According to the results of worldwide experiments, reasonably early maize sowing terms give the best results in yield.

Sowing in late terms leads to a significant reduction in yield, as the intensive growth and formation of the crop coincide with the hottest and driest period, which is unfavorable for maize.

It is established that the ground germination capacity is always lower than in laboratory conditions, since frequent fluctuations in soil temperature, fungal and bacterial infection in it negatively affect the germination; as a result, part of the seeds sown in the soil does not germinate. Therefore, to obtain the optimum density of planting it is necessary to make an allowance to the seeds sown for 5-10%.

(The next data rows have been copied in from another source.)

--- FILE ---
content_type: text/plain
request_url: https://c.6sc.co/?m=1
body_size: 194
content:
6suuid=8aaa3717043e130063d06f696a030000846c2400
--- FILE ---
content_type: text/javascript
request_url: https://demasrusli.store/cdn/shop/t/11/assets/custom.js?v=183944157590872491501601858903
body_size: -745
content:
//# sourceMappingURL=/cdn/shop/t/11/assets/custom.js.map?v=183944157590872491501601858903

One of the important methods of the most complete usage of the hybrid or varieties biological characteristics is the adequate definition of the optimal density. Based on long-term experiences on studying the influence of density of planting hybrids, different maturity groups, it was determined that the yield may be improved by 15-20% when growing maize at the optimum density. The density of planting per hectare depends on the varietal features of the hybrid, a maturity group, growing conditions (growing area, moisture, mineral nutrition).

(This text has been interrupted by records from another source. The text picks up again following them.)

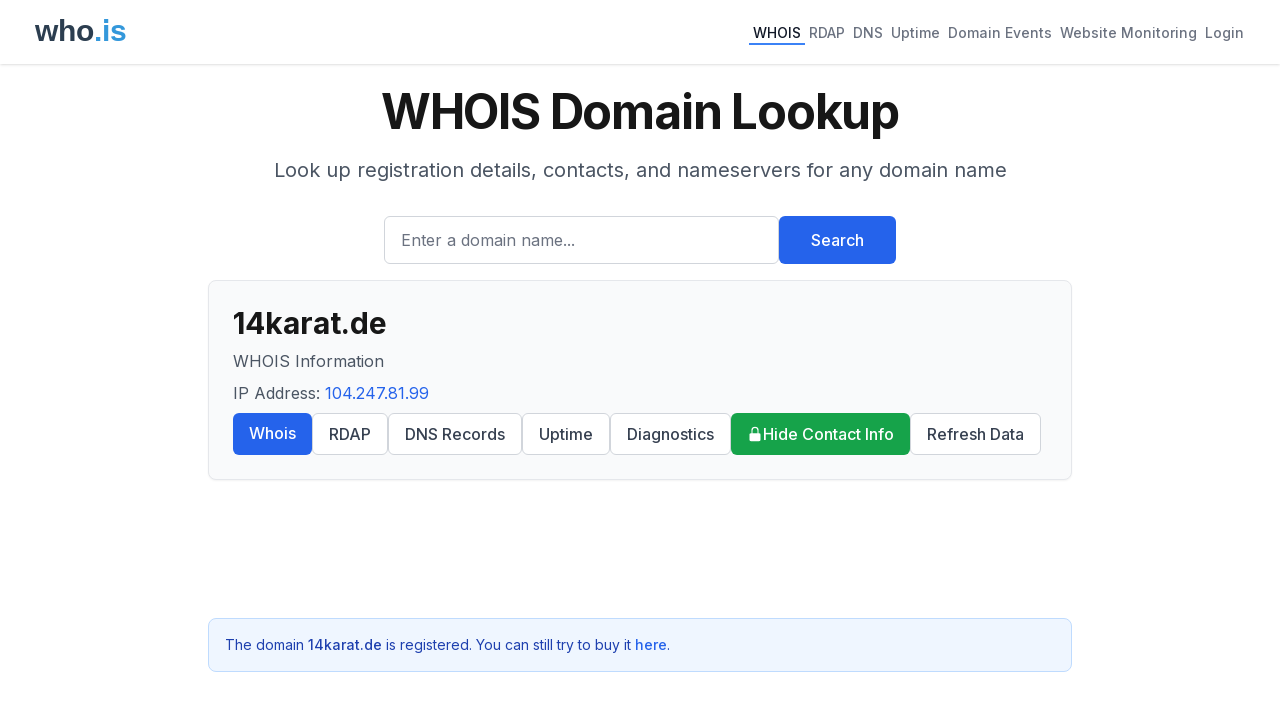

--- FILE ---
content_type: text/html; charset=utf-8
request_url: https://www.google.com/recaptcha/api2/aframe
body_size: 223
content:
<!DOCTYPE HTML><html><head><meta http-equiv="content-type" content="text/html; charset=UTF-8"></head><body><script nonce="NcPa01kL_JcaSukRzcFg3A">/** Anti-fraud and anti-abuse applications only. See google.com/recaptcha */ try{var clients={'sodar':'https://pagead2.googlesyndication.com/pagead/sodar?'};window.addEventListener("message",function(a){try{if(a.source===window.parent){var b=JSON.parse(a.data);var c=clients[b['id']];if(c){var d=document.createElement('img');d.src=c+b['params']+'&rc='+(localStorage.getItem("rc::a")?sessionStorage.getItem("rc::b"):"");window.document.body.appendChild(d);sessionStorage.setItem("rc::e",parseInt(sessionStorage.getItem("rc::e")||0)+1);localStorage.setItem("rc::h",'1769908854403');}}}catch(b){}});window.parent.postMessage("_grecaptcha_ready", "*");}catch(b){}</script></body></html>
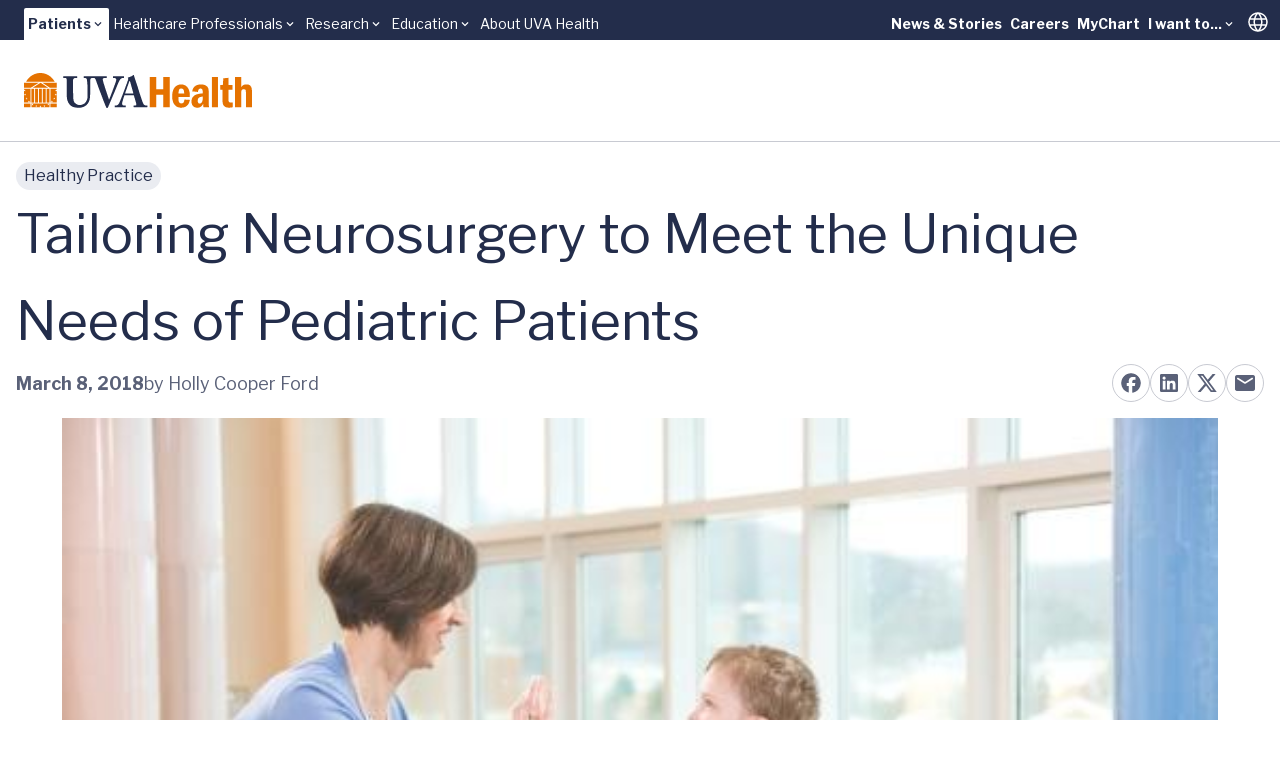

--- FILE ---
content_type: text/html;charset=utf-8
request_url: https://pnapi.invoca.net/1975/na.json
body_size: 231
content:
[{"requestId":"+18005523723","status":"success","formattedNumber":"855-363-0273","countryCode":"1","nationalNumber":"8553630273","lifetimeInSeconds":300,"overflow":null,"surge":null,"invocaId":"i-f86eebbd-22f5-4d5e-cdfc-12d6df56be95"},{"type":"settings","metrics":true}]

--- FILE ---
content_type: text/html;charset=utf-8
request_url: https://pnapi.invoca.net/1975/na.json
body_size: 231
content:
[{"requestId":"+18005523723","status":"success","formattedNumber":"855-363-0273","countryCode":"1","nationalNumber":"8553630273","lifetimeInSeconds":300,"overflow":null,"surge":null,"invocaId":"i-f86eebbd-22f5-4d5e-cdfc-12d6df56be95"},{"type":"settings","metrics":true}]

It is believed that maize sowings for silage should be sown with greater density than that for grain. However, in the case of overcrowding of crops, many plants remain sterile, i.e. they do not give ears. In this case, it is possible to increase the total harvesting of silage per unit of area, but in this case, the silage will be defective due to the lack of ears and will not have feeding value in animal breeding.

The estimation of the seeds requirement is carried out based on the weight of 1000 seeds and the recommended sowing density (see the table for estimation of seed application rate).

The estimation of seed application rate using the table is as follows. For example, it is required to harvest 60 thousand plants per hectare. First column contains figure 60, opposite this figure in the second column is figure 66,7, i.e. thousands of seeds to be sown (provided that the germination of seeds corresponds to GOST). It is assumed that the weight of 1000 seeds of hybrid will be 250 g, then the seed application rate will be 16.7 kg of seeds per hectare: the intersection of line with number 60 of the first column, wherein the mass of 1000 seeds – 250 gr.

Currently, the relevance of estimation the seed application rate in kilograms is lost, as it should be determined by the number of seeds per hectare. That is why seeds are sold in sowing units indicating the number of seeds in one package.